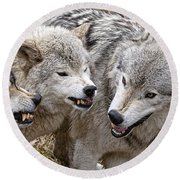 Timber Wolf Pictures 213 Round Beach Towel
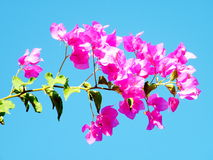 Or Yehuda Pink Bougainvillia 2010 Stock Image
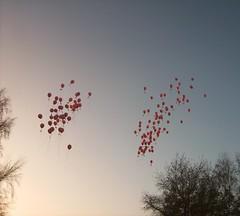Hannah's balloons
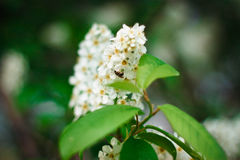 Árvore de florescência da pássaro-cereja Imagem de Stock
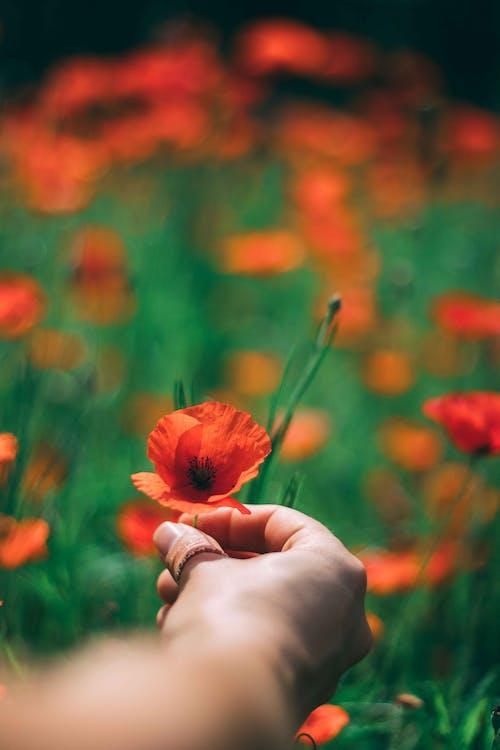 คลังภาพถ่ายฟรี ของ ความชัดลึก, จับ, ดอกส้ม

--

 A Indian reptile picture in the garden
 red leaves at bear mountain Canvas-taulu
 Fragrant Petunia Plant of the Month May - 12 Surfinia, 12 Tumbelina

...

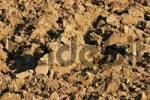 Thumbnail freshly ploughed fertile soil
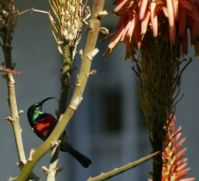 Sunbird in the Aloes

● REQUIRED WORK: Copy exactly the part of the material above that opens with the line containing "Timber Wolf Pictures 213 Round Beach Towel" and closes with the line containing "คลังภาพถ่ายฟรี ของ ความชัดลึก, จับ, ดอกส้ม", ends included. Drop the images.

● TASK SOLUTION:
 Timber Wolf Pictures 213 Round Beach Towel
 Or Yehuda Pink Bougainvillia 2010 Stock Image
Hannah's balloons
 Árvore de florescência da pássaro-cereja Imagem de Stock
 คลังภาพถ่ายฟรี ของ ความชัดลึก, จับ, ดอกส้ม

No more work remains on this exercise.